## TEXT SHOWN
*** Block opens ***

There are three main aspects of building the infrastructure using IaC. Various IaC tools have different terminologies for the above concepts. However, the core of it can be safely summarized below.

  1. Source code or configuration files.
  2. Real-world infrastructure deployments.
  3. State file/database that stores the current status of deployments.

In addition, there are version control systems and team collaboration efforts that introduce some learning curve. The practices also differ for the organization-specific requirements, which often involve overarching security standards, regulatory adherence, network restrictions, etc.

Thankfully, some tools ease the IaC implementation in most areas discussed here. This post highlights some of the most useful IaC tools and services in no particular order of preference.

  1. Terraform Cloud
  2. Pulumi Service
  3. AWS CloudFormation
  4. Azure Resource Manager
  5. Google Cloud Deployment Manager
  6. Ansible Automation Platform
  7. Spacelift

1. Terraform Cloud

Terraform is a well-known IaC tool used by individual developers and organizations alike. It is possible to use Terraform locally as well as remotely. Every Terraform run (plan, apply, destroy commands) deals with two things:

  1. Querying of state file information – set up locally or remotely
  2. Modification of infrastructure components

A local execution can mean that the state file is managed locally or remotely, but the execution of the desired configuration using the cloud platform APIs strictly happens on the local machine. In the case of remote execution, the state files are always stored and managed remotely, as well as the cloud platform API calls are performed on the remote system.

Terraform Cloud provides a cloud-based platform for remote execution of the configuration, which is great support for large teams owing to its features. Apart from maintaining the state file information securely without getting corrupted, it also provides hosts to run the execution of the desired configuration. Some of the main features offered by Terraform cloud are described below.

*** Block closes ***

## PROVIDED INFORMATION
*** Block opens ***

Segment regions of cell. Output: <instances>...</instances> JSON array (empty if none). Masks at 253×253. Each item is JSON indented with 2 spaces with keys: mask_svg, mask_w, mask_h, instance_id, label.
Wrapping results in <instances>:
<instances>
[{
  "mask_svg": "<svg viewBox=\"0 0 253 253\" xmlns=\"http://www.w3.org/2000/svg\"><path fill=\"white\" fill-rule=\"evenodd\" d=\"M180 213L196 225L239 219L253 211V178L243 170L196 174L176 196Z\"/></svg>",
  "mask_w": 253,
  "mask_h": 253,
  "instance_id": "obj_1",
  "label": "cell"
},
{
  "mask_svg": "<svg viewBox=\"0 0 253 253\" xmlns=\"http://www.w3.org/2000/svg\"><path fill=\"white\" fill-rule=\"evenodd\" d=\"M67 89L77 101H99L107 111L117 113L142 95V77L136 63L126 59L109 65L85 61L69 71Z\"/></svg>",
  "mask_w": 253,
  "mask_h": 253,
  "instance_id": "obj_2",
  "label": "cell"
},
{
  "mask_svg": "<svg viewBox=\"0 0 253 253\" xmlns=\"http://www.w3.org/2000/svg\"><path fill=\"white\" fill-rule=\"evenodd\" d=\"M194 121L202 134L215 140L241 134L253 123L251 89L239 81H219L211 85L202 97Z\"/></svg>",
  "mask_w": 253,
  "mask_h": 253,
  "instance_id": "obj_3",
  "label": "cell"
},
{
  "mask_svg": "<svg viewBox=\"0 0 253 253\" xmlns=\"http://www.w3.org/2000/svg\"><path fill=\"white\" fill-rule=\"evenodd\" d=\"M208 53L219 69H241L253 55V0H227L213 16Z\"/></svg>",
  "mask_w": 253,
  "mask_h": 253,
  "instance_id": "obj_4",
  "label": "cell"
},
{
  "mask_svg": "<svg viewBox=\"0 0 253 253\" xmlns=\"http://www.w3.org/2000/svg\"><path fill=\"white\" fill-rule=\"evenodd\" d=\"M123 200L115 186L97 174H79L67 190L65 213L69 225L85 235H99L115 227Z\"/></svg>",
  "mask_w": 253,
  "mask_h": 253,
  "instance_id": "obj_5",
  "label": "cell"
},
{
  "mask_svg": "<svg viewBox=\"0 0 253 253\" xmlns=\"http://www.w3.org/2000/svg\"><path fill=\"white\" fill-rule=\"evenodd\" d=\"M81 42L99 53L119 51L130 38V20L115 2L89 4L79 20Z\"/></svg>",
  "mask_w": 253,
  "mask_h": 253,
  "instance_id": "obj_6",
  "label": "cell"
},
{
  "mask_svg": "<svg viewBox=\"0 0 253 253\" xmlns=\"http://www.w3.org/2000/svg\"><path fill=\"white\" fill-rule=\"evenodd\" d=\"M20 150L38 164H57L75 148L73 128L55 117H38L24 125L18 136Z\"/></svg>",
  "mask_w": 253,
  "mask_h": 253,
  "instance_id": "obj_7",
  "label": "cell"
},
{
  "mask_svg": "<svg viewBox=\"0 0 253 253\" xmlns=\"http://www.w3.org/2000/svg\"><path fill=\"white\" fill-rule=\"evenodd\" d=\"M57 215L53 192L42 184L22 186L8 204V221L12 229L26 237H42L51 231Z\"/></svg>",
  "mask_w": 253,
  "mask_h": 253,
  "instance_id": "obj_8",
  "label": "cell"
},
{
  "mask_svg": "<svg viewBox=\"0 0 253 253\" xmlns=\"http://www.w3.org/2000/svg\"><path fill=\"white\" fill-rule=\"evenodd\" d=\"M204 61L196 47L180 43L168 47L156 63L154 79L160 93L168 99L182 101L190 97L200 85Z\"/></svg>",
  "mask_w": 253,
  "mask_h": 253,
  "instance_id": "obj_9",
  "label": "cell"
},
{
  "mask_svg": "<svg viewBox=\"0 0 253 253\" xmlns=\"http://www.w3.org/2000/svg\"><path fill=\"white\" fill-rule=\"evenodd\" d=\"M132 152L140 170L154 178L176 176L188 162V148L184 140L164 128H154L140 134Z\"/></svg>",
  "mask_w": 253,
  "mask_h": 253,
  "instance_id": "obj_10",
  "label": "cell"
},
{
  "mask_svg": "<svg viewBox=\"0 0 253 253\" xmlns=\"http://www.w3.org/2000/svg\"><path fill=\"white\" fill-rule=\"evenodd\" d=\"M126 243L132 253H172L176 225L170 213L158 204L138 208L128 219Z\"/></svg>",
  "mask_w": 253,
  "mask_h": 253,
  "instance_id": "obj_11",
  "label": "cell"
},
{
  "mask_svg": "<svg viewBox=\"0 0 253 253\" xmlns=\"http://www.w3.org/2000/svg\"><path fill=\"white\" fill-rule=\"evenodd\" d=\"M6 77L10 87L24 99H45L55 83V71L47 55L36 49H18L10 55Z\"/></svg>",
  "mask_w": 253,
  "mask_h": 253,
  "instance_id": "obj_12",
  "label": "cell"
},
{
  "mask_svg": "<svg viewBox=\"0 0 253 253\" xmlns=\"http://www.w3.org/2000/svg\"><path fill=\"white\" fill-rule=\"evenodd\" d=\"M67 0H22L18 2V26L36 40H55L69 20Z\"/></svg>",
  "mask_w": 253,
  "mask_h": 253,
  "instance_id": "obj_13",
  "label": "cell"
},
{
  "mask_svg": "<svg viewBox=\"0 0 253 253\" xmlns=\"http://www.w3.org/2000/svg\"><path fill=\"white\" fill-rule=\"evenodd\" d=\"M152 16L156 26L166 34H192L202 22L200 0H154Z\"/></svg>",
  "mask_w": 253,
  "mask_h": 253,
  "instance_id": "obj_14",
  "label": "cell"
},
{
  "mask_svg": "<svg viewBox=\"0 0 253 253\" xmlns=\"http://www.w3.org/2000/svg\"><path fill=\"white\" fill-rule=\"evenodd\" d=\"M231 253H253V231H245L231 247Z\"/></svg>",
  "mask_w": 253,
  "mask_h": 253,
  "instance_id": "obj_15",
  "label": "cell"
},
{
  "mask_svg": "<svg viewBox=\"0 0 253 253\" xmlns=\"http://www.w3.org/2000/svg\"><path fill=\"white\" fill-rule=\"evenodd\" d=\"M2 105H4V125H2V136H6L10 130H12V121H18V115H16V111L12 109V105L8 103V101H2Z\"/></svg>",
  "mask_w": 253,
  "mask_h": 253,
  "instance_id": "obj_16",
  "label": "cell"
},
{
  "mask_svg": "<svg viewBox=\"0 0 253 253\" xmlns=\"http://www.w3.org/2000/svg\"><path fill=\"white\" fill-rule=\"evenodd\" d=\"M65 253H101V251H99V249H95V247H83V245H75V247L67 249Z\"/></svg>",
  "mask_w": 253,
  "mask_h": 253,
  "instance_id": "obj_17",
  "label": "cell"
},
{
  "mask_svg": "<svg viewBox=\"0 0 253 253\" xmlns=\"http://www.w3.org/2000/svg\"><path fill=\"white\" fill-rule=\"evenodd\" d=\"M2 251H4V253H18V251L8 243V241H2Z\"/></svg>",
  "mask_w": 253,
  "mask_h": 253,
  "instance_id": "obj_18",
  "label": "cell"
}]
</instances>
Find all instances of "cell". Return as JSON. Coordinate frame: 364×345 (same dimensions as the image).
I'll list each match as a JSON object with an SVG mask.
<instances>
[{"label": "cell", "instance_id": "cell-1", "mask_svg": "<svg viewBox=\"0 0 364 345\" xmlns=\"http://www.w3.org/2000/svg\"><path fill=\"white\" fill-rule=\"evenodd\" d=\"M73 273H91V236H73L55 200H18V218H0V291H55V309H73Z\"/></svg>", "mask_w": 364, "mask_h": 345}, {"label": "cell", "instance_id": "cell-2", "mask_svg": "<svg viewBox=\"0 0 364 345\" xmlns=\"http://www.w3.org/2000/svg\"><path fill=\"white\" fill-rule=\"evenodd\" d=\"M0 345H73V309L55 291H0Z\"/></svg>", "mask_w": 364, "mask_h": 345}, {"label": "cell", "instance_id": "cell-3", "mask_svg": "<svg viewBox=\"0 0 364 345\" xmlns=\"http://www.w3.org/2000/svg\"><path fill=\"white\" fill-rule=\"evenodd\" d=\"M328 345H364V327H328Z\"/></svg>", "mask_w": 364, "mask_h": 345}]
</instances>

*** Block closes ***

## ASSIGNMENT
Can you reproduce the full text on IaC tools word for word? The rows stand apart from the infrastructure-as-code text and are not connected to it.

## RESPONSE TO THE TASK
There are three main aspects of building the infrastructure using IaC. Various IaC tools have different terminologies for the above concepts. However, the core of it can be safely summarized below.

  1. Source code or configuration files.
  2. Real-world infrastructure deployments.
  3. State file/database that stores the current status of deployments.

In addition, there are version control systems and team collaboration efforts that introduce some learning curve. The practices also differ for the organization-specific requirements, which often involve overarching security standards, regulatory adherence, network restrictions, etc.

Thankfully, some tools ease the IaC implementation in most areas discussed here. This post highlights some of the most useful IaC tools and services in no particular order of preference.

  1. Terraform Cloud
  2. Pulumi Service
  3. AWS CloudFormation
  4. Azure Resource Manager
  5. Google Cloud Deployment Manager
  6. Ansible Automation Platform
  7. Spacelift

1. Terraform Cloud

Terraform is a well-known IaC tool used by individual developers and organizations alike. It is possible to use Terraform locally as well as remotely. Every Terraform run (plan, apply, destroy commands) deals with two things:

  1. Querying of state file information – set up locally or remotely
  2. Modification of infrastructure components

A local execution can mean that the state file is managed locally or remotely, but the execution of the desired configuration using the cloud platform APIs strictly happens on the local machine. In the case of remote execution, the state files are always stored and managed remotely, as well as the cloud platform API calls are performed on the remote system.

Terraform Cloud provides a cloud-based platform for remote execution of the configuration, which is great support for large teams owing to its features. Apart from maintaining the state file information securely without getting corrupted, it also provides hosts to run the execution of the desired configuration. Some of the main features offered by Terraform cloud are described below.